PROBLEM SET:
- 1) From the ComplexSchur reference page, extract everything from "Public Member Functions" down to "Default constructor." without changing a character.
- 2) Write the next part of the ComplexSchur class reference, picking up after its last sentence.

TEXT EXCERPT:

ComplexSchur< _MatrixType > Class Template Reference
[Eigenvalues module]

Performs a complex Schur decomposition of a real or complex square matrix. More...

List of all members.

Public Types

typedef Matrix< ComplexScalar,
RowsAtCompileTime,
ColsAtCompileTime, Options,
MaxRowsAtCompileTime,
MaxColsAtCompileTime > 
ComplexMatrixType
 Type for the matrices in the Schur decomposition.
typedef std::complex< RealScalar > ComplexScalar
 Complex scalar type for _MatrixType.
typedef MatrixType::Scalar Scalar
 Scalar type for matrices of type _MatrixType.

Public Member Functions

 ComplexSchur (const MatrixType &matrix, bool computeU=true)
 Constructor; computes Schur decomposition of given matrix.
 ComplexSchur (Index size=RowsAtCompileTime==Dynamic?1:RowsAtCompileTime)
 Default constructor.
ComplexSchurcompute (const MatrixType &matrix, bool computeU=true)
 Computes Schur decomposition of given matrix.
ComputationInfo info () const
 Reports whether previous computation was successful.
const ComplexMatrixTypematrixT () const
 Returns the triangular matrix in the Schur decomposition.
const ComplexMatrixTypematrixU () const
 Returns the unitary matrix in the Schur decomposition.

Static Public Attributes

static const int m_maxIterations
 Maximum number of iterations.

Detailed Description

template<typename _MatrixType>
class Eigen::ComplexSchur< _MatrixType >

Performs a complex Schur decomposition of a real or complex square matrix.

This is defined in the Eigenvalues module.

 #include <Eigen/Eigenvalues> 
Template Parameters:
_MatrixType the type of the matrix of which we are computing the Schur decomposition; this is expected to be an instantiation of the Matrix class template.

Given a real or complex square matrix A, this class computes the Schur decomposition: $ A = U T U^*$ where U is a unitary complex matrix, and T is a complex upper triangular matrix. The diagonal of the matrix T corresponds to the eigenvalues of the matrix A.

Call the function compute() to compute the Schur decomposition of a given matrix. Alternatively, you can use the ComplexSchur(const MatrixType&, bool) constructor which computes the Schur decomposition at construction time. Once the decomposition is computed, you can use the matrixU() and matrixT() functions to retrieve the matrices U and V in the decomposition.

Note:
This code is inspired from Jampack
See also:
class RealSchur, class EigenSolver, class ComplexEigenSolver

Member Typedef Documentation

typedef Matrix<ComplexScalar, RowsAtCompileTime, ColsAtCompileTime, Options, MaxRowsAtCompileTime, MaxColsAtCompileTime> ComplexMatrixType

Type for the matrices in the Schur decomposition.

This is a square matrix with entries of type ComplexScalar. The size is the same as the size of _MatrixType.

typedef std::complex<RealScalar> ComplexScalar

Complex scalar type for _MatrixType.

This is std::complex<Scalar> if Scalar is real (e.g., float or double) and just Scalar if Scalar is complex.

EXERCISE DATA:
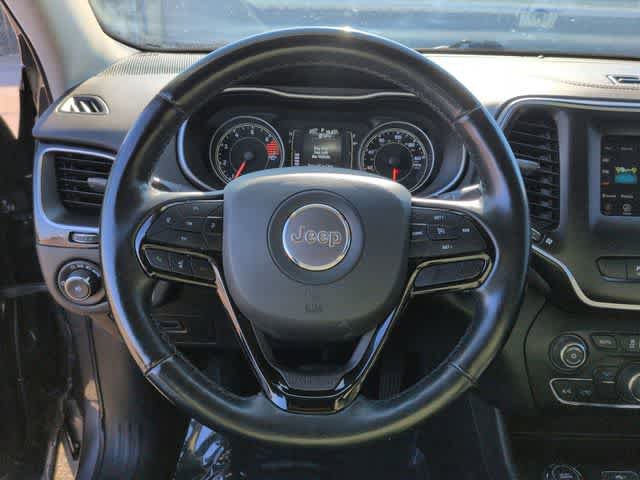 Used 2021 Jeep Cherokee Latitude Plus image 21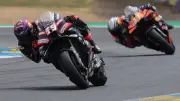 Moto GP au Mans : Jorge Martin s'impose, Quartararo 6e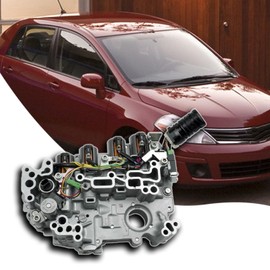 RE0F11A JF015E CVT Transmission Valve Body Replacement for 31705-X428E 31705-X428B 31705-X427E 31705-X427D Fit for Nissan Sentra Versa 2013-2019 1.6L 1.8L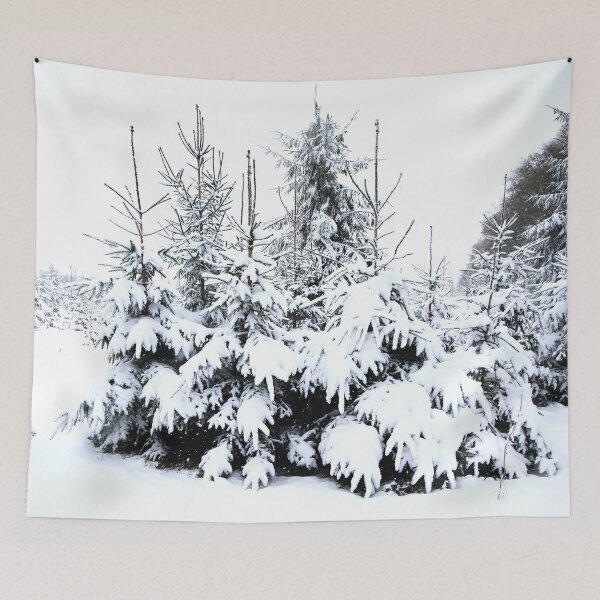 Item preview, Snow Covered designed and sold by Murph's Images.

RESPONSES TO THE TASKS:
- 1)
Public Member Functions

 ComplexSchur (const MatrixType &matrix, bool computeU=true)
 Constructor; computes Schur decomposition of given matrix.
 ComplexSchur (Index size=RowsAtCompileTime==Dynamic?1:RowsAtCompileTime)
 Default constructor.

- 2)
Constructor & Destructor Documentation

ComplexSchur ( Index  size = RowsAtCompileTime==Dynamic ? 1 : RowsAtCompileTime  )  [inline]

Default constructor.

Parameters:
[in] size Positive integer, size of the matrix whose Schur decomposition will be computed.

The default constructor is useful in cases in which the user intends to perform decompositions via compute(). The size parameter is only used as a hint. It is not an error to give a wrong size, but it may impair performance.

See also:
compute() for an example.
ComplexSchur ( const MatrixType &  matrix,
bool  computeU = true 
) [inline]

Constructor; computes Schur decomposition of given matrix.

Parameters:
[in] matrix Square matrix whose Schur decomposition is to be computed.
[in] computeU If true, both T and U are computed; if false, only T is computed.

This constructor calls compute() to compute the Schur decomposition.

See also:
matrixT() and matrixU() for examples.

Member Function Documentation

ComplexSchur< MatrixType > & compute ( const MatrixType &  matrix,
bool  computeU = true 
) [inline]

Computes Schur decomposition of given matrix.

Parameters:
[in] matrix Square matrix whose Schur decomposition is to be computed.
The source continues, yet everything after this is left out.